▸ **EXTRAIT CHOISI**:

* * * * * * * * *

Dans un monde moderne où l'on confond si souvent vocifération et communication, gesticulation et militantisme, on oublierait presque le sens du mot échange. Délaissant les porte-voix et les effets tapageurs, Satyajit Ray se réapproprie les principes du cinéma à voix basse cher à Ozu afin de causer plus distinctement aux oreilles des égarés. Chuchotements, murmures et jeux de regards se chargent de sens et invitent à la prise de conscience : la modernité, l'ouverture au monde extérieur, ne doit pas être perçue comme une menace mais plutôt comme une chance, une opportunité à saisir afin de s'extraire du carcan étriqué des traditions et des pensées rétrogrades. L'avenir s'écrit en allant de l'avant, nous dit-il, briser les chaînes, passer au-dessus des barrières sociales et culturelles, permet non seulement à l'individu de se libérer mais également au pays d'avancer.


C'est à ce mouvement progressiste que Satyajit Ray nous convie, symbolisé par la première image du film et cette ligne de tramways qui fend, à vive allure, un univers ténébreux. Un tramway, d'ailleurs, qui n'est pas un outil anodin puisqu'il est aussi bien le fruit de la modernité que le lien reliant l'individu au reste du monde. Ainsi, si pour son premier film contemporain Ray quitte le milieu rural pour la grande ville, ce n'est pas par hasard : lieu de mixage culturel et social, de rencontre et de tentation, la ville est une invitation perpétuelle à la transgression (des limites de son foyer ou de son existence) ou encore au déplacement (réel ou imagé) pour aller vers son travail, vers l'autre, vers soi-même.

* * * * * * * * *

▸ **À FAIRE**:
1. Recopiez le passage du texte sur Satyajit Ray qui s'ouvre sur les mots contenant « C'est à ce mouvement » et se ferme sur « l'autre, vers soi-même. ».
2. Relevez, dans le texte sur Satyajit Ray, tous les moyens d'expression qui « se chargent de sens ».
3. Prolongez le texte sur Satyajit Ray au-delà de sa dernière phrase.

▸ **Questions sur la géométrie des scènes**:
* * * * * * * * *

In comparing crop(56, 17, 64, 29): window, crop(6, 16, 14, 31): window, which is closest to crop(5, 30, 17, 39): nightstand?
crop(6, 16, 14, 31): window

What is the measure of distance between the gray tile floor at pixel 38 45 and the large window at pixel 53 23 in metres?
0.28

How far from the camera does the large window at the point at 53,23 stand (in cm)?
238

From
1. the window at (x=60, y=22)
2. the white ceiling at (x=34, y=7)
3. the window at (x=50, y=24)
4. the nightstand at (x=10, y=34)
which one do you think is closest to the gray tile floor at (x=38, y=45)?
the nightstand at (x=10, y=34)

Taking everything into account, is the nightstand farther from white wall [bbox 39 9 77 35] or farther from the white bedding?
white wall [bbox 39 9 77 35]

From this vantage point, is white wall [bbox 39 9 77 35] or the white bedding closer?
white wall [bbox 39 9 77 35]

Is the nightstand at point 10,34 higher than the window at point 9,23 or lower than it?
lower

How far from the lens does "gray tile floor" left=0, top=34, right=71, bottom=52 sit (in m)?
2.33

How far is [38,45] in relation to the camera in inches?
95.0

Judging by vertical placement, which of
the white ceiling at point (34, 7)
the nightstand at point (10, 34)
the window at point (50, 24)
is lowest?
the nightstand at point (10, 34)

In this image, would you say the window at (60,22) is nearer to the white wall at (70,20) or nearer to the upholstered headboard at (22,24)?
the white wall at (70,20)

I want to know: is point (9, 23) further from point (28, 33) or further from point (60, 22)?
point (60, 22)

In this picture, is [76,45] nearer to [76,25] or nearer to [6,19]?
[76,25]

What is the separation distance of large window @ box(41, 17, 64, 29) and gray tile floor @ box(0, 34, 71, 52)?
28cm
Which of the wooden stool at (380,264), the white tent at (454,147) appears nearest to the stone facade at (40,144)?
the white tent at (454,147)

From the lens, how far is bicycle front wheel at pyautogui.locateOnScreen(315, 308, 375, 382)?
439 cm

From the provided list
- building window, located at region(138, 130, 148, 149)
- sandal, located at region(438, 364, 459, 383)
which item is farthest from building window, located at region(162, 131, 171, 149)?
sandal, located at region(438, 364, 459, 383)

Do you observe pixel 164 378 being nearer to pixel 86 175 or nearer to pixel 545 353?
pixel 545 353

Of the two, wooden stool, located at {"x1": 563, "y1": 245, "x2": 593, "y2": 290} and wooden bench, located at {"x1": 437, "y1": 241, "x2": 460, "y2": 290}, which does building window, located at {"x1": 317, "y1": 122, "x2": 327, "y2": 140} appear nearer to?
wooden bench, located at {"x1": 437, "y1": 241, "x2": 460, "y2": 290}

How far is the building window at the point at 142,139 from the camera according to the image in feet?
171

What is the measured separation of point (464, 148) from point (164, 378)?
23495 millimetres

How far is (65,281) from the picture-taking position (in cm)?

* * * * * * * * *

▸ **RÉSULTATS DES TÂCHES**:
1.
C'est à ce mouvement progressiste que Satyajit Ray nous convie, symbolisé par la première image du film et cette ligne de tramways qui fend, à vive allure, un univers ténébreux. Un tramway, d'ailleurs, qui n'est pas un outil anodin puisqu'il est aussi bien le fruit de la modernité que le lien reliant l'individu au reste du monde. Ainsi, si pour son premier film contemporain Ray quitte le milieu rural pour la grande ville, ce n'est pas par hasard : lieu de mixage culturel et social, de rencontre et de tentation, la ville est une invitation perpétuelle à la transgression (des limites de son foyer ou de son existence) ou encore au déplacement (réel ou imagé) pour aller vers son travail, vers l'autre, vers soi-même.

2. Chuchotements, murmures, jeux de regards

3.
Si c'est l'ouverture d'esprit que le cinéaste appelle de tous ses vœux, il n'est pas question pour lui de faire un film purement théorique ou intellectuel. C'est au peuple qu'il s'adresse, ce sont ses préoccupations qu'il met en scène : la famille qui est au centre des attentions ressemble à tant d'autres, avec ces différentes générations entassées sous un même toit, avec la question de la subsistance qui occupe tous les esprits. Ray emprunte les codes du néoréalisme et filme un quotidien austère, dépourvu de tout misérabilisme, dans lequel le drame se cache dans l'anodin. L'achat d'une simple paire de lunettes ou d'une boîte à tabac peut facilement mettre en branle le fragile équilibre familial lorsque l'argent manque et qu'un sou est un sou… La solution vient de l'épouse, Arati, qui souhaite travailler afin d'améliorer le quotidien de toute la famille. Une décision pleine d'altruisme qui va se heurter à une réalité intangible, celle de ces traditions qui refusent de voir la femme travailler, et qui va poser en substance une question d'ordre philosophique, à savoir le respect de la liberté individuelle.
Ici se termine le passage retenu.